Of Christmas. And unicorns. And glittery bathbombs.
A highlight of my year as a child was when the November horse and pony magazines hit the shelves, together with their Christmas gift guides. Why not this charming pair of jodhs from Swaine, Adeney, Brigg for double the price of my entire riding kit? Or this extraordinarily expensive china horse at roughly the same price as a small car? Why not indeed? I could always hope.
So, in tribute to those long ago, black and white pages of glory, here is my own selection of horse-themed gifts. Like those articles, I have chosen things at which you will gasp and say What is she on? And also the odd, more reasonable contribution.

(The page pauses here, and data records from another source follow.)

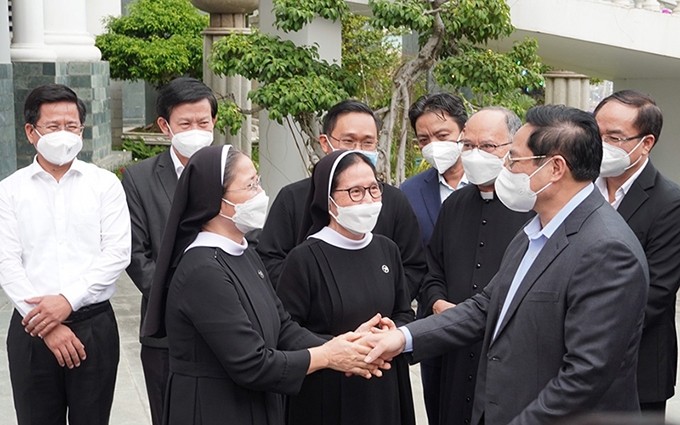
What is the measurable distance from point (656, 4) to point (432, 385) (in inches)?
283

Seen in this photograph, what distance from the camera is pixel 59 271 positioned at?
4.75 meters

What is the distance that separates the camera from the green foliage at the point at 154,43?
1784 cm

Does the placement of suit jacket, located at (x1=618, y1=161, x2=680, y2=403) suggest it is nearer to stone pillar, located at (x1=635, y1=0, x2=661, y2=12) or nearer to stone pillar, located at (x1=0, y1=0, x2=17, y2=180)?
stone pillar, located at (x1=635, y1=0, x2=661, y2=12)

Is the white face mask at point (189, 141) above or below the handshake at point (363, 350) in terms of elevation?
above

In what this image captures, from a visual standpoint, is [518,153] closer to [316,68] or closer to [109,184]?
[109,184]

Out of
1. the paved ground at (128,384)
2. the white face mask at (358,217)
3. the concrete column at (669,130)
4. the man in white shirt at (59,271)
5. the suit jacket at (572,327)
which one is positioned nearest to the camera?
the suit jacket at (572,327)

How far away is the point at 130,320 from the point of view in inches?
340

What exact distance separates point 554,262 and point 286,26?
16.4 feet

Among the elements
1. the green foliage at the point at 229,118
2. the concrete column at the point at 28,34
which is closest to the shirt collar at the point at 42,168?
the green foliage at the point at 229,118

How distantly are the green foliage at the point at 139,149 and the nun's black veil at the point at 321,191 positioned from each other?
14862 millimetres

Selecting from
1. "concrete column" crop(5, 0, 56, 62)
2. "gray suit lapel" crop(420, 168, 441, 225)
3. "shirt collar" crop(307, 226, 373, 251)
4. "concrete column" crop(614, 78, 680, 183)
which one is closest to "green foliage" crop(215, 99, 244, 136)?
"gray suit lapel" crop(420, 168, 441, 225)

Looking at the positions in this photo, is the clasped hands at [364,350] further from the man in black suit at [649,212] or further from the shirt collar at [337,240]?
the man in black suit at [649,212]

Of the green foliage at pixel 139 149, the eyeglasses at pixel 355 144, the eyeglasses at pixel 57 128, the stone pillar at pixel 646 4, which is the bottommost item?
the green foliage at pixel 139 149

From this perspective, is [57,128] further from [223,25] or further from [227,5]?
[223,25]
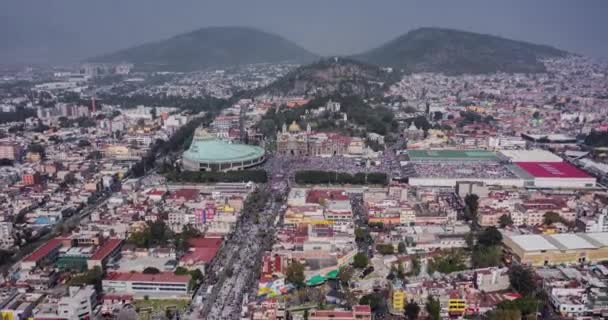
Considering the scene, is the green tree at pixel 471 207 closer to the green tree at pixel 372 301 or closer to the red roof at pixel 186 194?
the green tree at pixel 372 301

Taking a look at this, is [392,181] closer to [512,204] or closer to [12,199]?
[512,204]

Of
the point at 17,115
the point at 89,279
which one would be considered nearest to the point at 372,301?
the point at 89,279

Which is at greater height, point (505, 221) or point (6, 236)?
point (505, 221)

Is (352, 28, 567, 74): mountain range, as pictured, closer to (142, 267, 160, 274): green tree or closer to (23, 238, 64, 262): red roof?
(23, 238, 64, 262): red roof

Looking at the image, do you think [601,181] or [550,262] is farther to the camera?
[601,181]

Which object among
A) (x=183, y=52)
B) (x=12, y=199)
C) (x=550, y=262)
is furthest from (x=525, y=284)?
(x=183, y=52)

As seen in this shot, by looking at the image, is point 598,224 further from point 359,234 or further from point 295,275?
point 295,275

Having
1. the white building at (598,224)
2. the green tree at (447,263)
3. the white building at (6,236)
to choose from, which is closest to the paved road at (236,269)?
the green tree at (447,263)
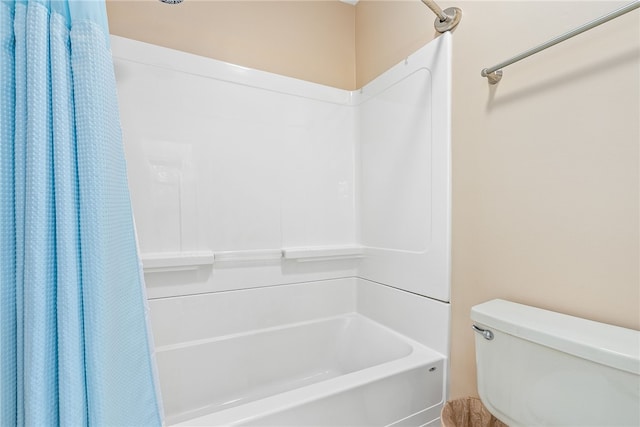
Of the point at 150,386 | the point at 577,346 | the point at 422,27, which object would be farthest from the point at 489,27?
the point at 150,386

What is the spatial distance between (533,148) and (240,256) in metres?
1.43

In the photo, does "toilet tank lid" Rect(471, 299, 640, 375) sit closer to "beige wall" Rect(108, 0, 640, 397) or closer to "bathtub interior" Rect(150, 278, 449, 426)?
"beige wall" Rect(108, 0, 640, 397)

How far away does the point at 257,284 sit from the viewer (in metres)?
1.75

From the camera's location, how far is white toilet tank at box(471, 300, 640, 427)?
739 millimetres

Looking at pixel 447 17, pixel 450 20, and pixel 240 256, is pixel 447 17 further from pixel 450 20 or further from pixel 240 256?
pixel 240 256

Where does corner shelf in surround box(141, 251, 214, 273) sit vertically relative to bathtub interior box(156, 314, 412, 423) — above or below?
above

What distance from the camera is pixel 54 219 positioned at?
2.02 feet

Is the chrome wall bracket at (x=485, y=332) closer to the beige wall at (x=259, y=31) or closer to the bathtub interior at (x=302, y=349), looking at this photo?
the bathtub interior at (x=302, y=349)

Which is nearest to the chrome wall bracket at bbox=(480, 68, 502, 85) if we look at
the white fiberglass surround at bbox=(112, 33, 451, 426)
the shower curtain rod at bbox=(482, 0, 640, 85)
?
the shower curtain rod at bbox=(482, 0, 640, 85)

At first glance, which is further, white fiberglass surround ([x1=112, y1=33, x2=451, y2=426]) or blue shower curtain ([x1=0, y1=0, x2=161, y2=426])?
white fiberglass surround ([x1=112, y1=33, x2=451, y2=426])

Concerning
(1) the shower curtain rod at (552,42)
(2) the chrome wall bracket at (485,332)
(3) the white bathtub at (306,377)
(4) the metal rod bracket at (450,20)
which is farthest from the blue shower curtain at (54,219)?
(4) the metal rod bracket at (450,20)

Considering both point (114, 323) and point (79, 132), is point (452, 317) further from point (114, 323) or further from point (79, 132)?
point (79, 132)

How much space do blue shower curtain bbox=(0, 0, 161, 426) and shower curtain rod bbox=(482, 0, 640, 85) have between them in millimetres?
1230

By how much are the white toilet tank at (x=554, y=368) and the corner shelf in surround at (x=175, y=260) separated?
125 centimetres
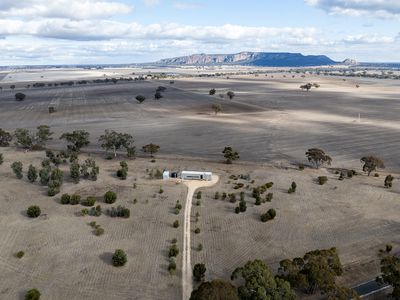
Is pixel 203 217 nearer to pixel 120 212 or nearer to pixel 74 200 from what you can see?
pixel 120 212

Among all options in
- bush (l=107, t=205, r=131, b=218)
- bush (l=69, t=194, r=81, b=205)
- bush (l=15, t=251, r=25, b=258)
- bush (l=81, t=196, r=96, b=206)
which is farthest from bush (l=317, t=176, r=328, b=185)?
bush (l=15, t=251, r=25, b=258)

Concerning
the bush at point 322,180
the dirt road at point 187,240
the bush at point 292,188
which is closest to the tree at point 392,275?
the dirt road at point 187,240

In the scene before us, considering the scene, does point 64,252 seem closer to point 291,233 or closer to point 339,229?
point 291,233

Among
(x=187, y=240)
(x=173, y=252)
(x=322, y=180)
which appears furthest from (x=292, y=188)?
(x=173, y=252)

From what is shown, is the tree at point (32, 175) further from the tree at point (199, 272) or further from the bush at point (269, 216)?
the bush at point (269, 216)

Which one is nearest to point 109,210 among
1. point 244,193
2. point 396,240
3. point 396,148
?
point 244,193
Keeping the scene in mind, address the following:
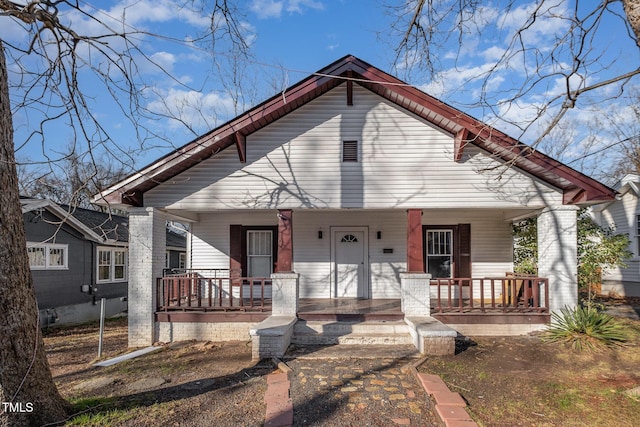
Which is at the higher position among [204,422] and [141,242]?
[141,242]

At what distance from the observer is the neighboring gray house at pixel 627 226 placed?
49.2 ft

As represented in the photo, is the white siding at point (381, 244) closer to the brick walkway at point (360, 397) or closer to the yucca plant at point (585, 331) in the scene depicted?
the yucca plant at point (585, 331)

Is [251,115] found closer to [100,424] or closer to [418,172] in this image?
[418,172]

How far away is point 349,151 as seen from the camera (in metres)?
8.94

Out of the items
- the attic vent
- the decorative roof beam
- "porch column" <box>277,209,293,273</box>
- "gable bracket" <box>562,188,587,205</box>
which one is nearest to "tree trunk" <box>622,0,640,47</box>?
"gable bracket" <box>562,188,587,205</box>

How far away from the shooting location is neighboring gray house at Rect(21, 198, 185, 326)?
1264 centimetres

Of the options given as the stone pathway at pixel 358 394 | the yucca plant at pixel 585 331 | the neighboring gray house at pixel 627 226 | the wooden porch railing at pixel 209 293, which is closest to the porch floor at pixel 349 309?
the wooden porch railing at pixel 209 293

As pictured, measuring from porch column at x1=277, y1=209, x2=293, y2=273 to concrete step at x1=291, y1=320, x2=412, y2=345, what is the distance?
4.11 ft

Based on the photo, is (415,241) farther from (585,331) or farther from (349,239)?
(585,331)

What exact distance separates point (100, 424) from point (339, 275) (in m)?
7.58

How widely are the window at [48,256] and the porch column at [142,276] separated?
541 cm

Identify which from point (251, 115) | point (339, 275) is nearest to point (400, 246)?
point (339, 275)

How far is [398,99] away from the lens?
8789mm

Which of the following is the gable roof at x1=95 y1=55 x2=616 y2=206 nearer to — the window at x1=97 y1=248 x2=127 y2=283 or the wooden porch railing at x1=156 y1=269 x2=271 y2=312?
the wooden porch railing at x1=156 y1=269 x2=271 y2=312
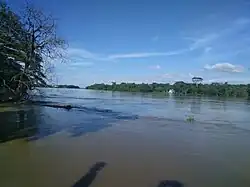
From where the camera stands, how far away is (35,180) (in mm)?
7734

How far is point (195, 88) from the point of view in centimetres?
12575

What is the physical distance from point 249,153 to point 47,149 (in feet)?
28.5

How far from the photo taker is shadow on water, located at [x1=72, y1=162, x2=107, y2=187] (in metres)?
7.53

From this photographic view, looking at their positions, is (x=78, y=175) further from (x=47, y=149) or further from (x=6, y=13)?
(x=6, y=13)

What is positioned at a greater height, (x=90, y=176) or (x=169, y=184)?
(x=90, y=176)

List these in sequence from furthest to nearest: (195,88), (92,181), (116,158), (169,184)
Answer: (195,88), (116,158), (169,184), (92,181)

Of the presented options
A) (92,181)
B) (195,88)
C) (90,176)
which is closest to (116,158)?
(90,176)

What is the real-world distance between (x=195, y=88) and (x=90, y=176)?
4785 inches

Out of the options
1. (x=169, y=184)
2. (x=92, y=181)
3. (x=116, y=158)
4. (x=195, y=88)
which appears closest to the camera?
(x=92, y=181)

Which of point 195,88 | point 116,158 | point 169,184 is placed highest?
point 195,88

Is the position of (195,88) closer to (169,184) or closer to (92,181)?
(169,184)

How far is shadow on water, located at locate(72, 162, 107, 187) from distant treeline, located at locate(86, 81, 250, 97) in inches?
4051

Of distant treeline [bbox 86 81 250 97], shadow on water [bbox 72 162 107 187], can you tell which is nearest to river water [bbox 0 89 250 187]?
shadow on water [bbox 72 162 107 187]

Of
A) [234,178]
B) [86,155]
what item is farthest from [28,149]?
[234,178]
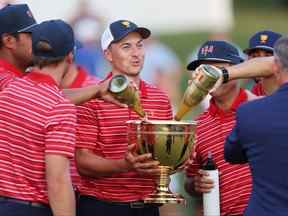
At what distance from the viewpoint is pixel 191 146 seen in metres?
7.31

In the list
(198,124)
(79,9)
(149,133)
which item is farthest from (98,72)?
(149,133)

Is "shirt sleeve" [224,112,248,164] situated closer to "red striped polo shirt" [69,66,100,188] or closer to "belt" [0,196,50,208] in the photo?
"belt" [0,196,50,208]

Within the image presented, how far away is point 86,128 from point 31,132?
0.83 metres

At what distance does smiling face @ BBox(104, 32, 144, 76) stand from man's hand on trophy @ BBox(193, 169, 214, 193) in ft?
2.52

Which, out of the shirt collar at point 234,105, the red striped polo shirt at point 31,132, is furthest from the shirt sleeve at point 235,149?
the shirt collar at point 234,105

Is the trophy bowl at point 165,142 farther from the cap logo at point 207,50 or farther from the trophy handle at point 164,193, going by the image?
the cap logo at point 207,50

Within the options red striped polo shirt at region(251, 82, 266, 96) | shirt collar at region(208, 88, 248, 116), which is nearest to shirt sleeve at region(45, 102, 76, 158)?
shirt collar at region(208, 88, 248, 116)

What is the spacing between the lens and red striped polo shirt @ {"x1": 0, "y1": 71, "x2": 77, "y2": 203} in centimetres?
696

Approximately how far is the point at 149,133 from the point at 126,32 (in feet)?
3.28

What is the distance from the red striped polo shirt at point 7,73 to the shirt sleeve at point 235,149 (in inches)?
59.5

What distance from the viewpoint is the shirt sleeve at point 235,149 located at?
6.94m

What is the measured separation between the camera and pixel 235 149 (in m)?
6.98

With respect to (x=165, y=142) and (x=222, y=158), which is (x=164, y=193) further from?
(x=222, y=158)

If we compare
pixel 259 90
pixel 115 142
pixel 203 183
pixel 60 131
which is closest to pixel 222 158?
pixel 203 183
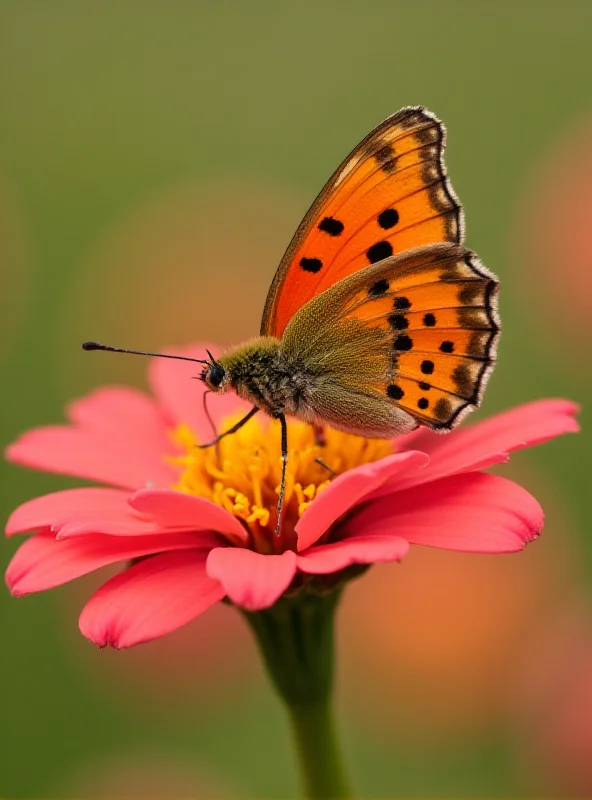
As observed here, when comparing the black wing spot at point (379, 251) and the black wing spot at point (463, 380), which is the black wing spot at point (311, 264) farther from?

If you no longer wish to smell of the stable, then you might like to try Parfums de Marly, whose creations are mostly named after horses. I don’t know about you, but I wouldn’t have said the Galloway (probably ancestor of the Dales and Fell ponies) was elegant and white, but here in the world of splendidly expensive French perfumery that’s exactly what it is. The scent itself is from £160 at Harrods, but you can buy infinitely more reasonable samples from the Parfums de Marly website at 3 euros a pop.
If you don’t want to smell like a pony, you could dabble with Godolphin, Byerley or Darley, and if the foundation stallions of the Thoroughbred don’t appeal, there’s always Pegasus, or even Herod, which is vaguely appropriate to the time of year, though perhaps best saved until after Christmas.
Demeter's Library of Fragrances can provide you with bottled Fresh Hay, Riding Whip, Saddle, and Stable. (They can also fulfil your dreams should you wish to smell of cinnamon bun, dust, or indeed laundromat). Somewhat cheaper than Parfums de Marly, these are £15 each.
Unicorns were a bit of a thing in children’s literature a few years back, but thankfully have now receded into a pink-tinged distance. This is not at all the case for children’s toys, however. Liberty can supply you with a unicorn head decoration by Tamar Mogendorff for your child’s wall for £600.
I would suggest not buying the unicorn head together with the splendidly named unicorn snot, because the thought of the two of them getting acquainted is truly horrifying.
Unicorn snot comes in some interesting colours, and is around £7.99 (it's on offer at the moment) from Flamingo Gifts, as well as Liberty. The makers say it washes off.
I once made the huge mistake of buying, and using, a glitter bathbomb. NEVER do this. You will spend at least the next month removing glitter from places in your house and your person it was never intended to go.
Leave glitter to unicorn tree decorations.
This one, at £19.95 from Liberty (probably my favourite shop ever) would be right at home on our tree, which is never themed. Well, it is. The theme is EVERYTHING. Everything the children have ever made. Everything of which we’ve ever thought in a moment of panicky madness ‘This! This is the thing that will make my tree beautiful!’ And then when you get it out, you wonder what on earth you were thinking. All of that. We have so much all of that, lovingly hoarded from year to year that we’ve now had to move to two trees.
Unicorns need not be restricted to children — oh no. Lush Designs do a unicorn cushion (it's £35.00), and a whole load of other unicornery for your house: aprons, lampshades and bags.
However, if you do have a small child to buy for who is still at the flinging crockery stage, you might like to try their unicorn child’s crockery set for £18.75 — made of melamine so it should in theory survive the swift journey from high chair to wall.